阮与书像捍卫家园的勇士,仰着头不卑不亢。以阮汉霖的力气,这道门形同虚设,可他怕误伤阮与书只得赌一把。
“那你关门吧。”
“你把腿挪开。”
阮汉霖完全一副死猪不怕开水烫的模样,“你就当我是意图非法入侵的人,你看着办吧。”
说实话阮与书真没见过他这副无赖的样子,僵持近两分钟他干脆把门敞开,转身坐回到床上。
近十个小时不停地行走,阮与书觉得右腿在隐隐发烫,大概是有些水肿。
房子太小,小到一览无馀。除去床和饭桌再无其他家具,阮与书为数不多的衣服就堆在床角。
“阿书你听话,跟我回去。”
“这里环境这麽差,你又身体不好万一有什麽事儿,身边连个人都没有。”
阮汉霖苦口婆心,他真的不能让阮与书住在这种地方,而且此处鱼龙混杂,感觉都有被骗走後掏心掏肺的风险。

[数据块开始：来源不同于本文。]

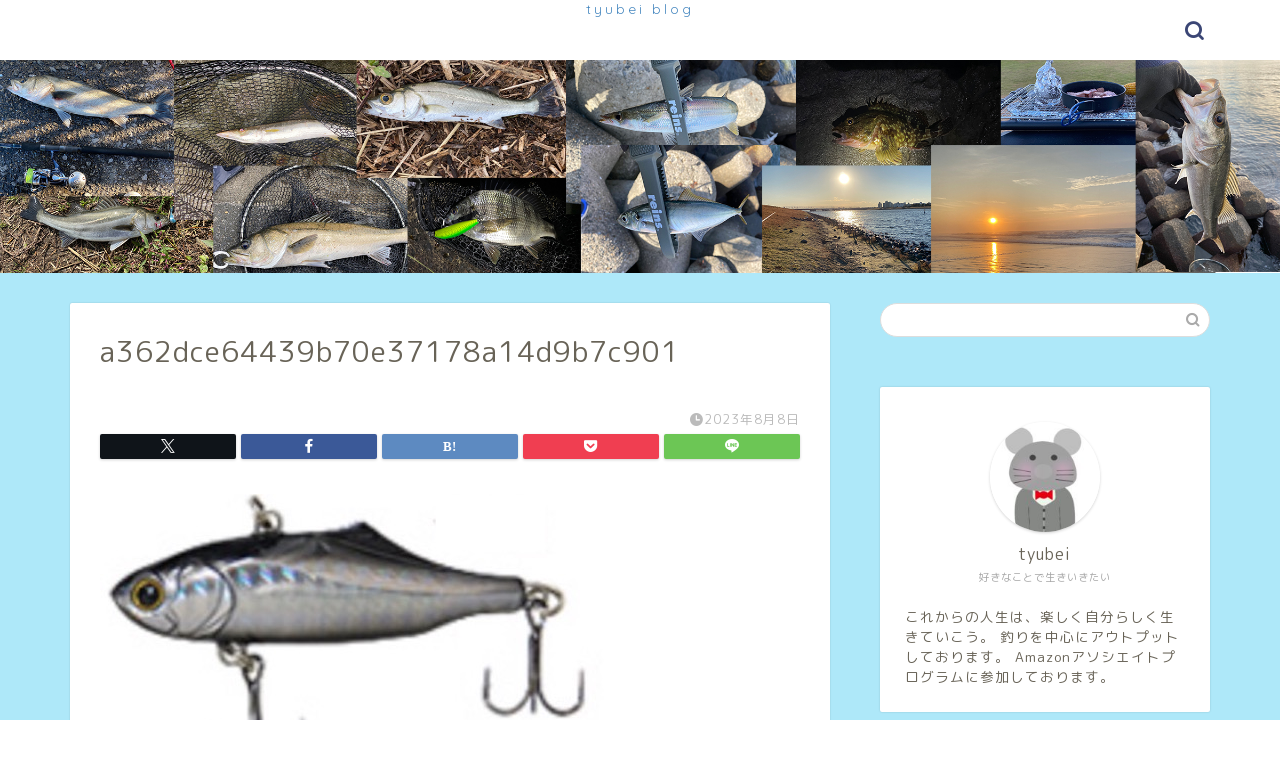

--- FILE ---
content_type: text/html; charset=utf-8
request_url: https://www.google.com/recaptcha/api2/aframe
body_size: 268
content:
<!DOCTYPE HTML><html><head><meta http-equiv="content-type" content="text/html; charset=UTF-8"></head><body><script nonce="mR3WfK-KpbxN7YWkMDaJqw">/** Anti-fraud and anti-abuse applications only. See google.com/recaptcha */ try{var clients={'sodar':'https://pagead2.googlesyndication.com/pagead/sodar?'};window.addEventListener("message",function(a){try{if(a.source===window.parent){var b=JSON.parse(a.data);var c=clients[b['id']];if(c){var d=document.createElement('img');d.src=c+b['params']+'&rc='+(localStorage.getItem("rc::a")?sessionStorage.getItem("rc::b"):"");window.document.body.appendChild(d);sessionStorage.setItem("rc::e",parseInt(sessionStorage.getItem("rc::e")||0)+1);localStorage.setItem("rc::h",'1768773627304');}}}catch(b){}});window.parent.postMessage("_grecaptcha_ready", "*");}catch(b){}</script></body></html>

勉强起身的阮与书想用电水壶烧点热水泡泡脚,此处即将拆迁早就不通燃气,还好上任租户留下个电水壶和电磁炉。
“习惯了,我以前住的比这里还差,你请回吧。”
“阮与书你是在翻旧账吗?”
阮汉霖面露愠色挡在阮与书身前,本就狭小的空间让他避无可避,只好被迫跌坐在床上望着熟悉的神色,下意识地颤抖着。
以往自己挨打前,阮汉霖就是这副表情。
“好啊,那就翻翻。”
“怎麽不说话了?”
“当年要不是你,他们怎麽……”
阮与书忍了整晚的眼泪终究夺眶而出,他紧闭双眼自欺欺人地忽略那滴眼泪。他知道不会过去的,那道疤刻阮家的每个人的心头。
平时不痛不痒,可只要罪魁祸首出现在他们眼前,它就不停地提醒着那场无法挽回的灾难。阮汉霖如此,阮与墨如此,阮与书亦如此。
只是这次阮与书没等到记忆深处的恶语相向,而是感觉有阴影从头顶投下,紧接着他被人紧紧拥入怀中。一只手在他的左耳处抚摸着,指腹轻轻拭去那道泪痕。
阮汉霖真的要被阮与书气死,险些再次口无遮拦,看着他认命般紧闭双眼,他的心像被人狠狠捅了一刀。
“对不起阿书,我不该胡说。别哭了好不好?总是哭对你身体不好。”
声音传到阮与书的右耳变得不真切,他甚至怀疑自己在幻听,眼泪也涌得更凶。
原来爱可以让人肆无忌惮地流泪。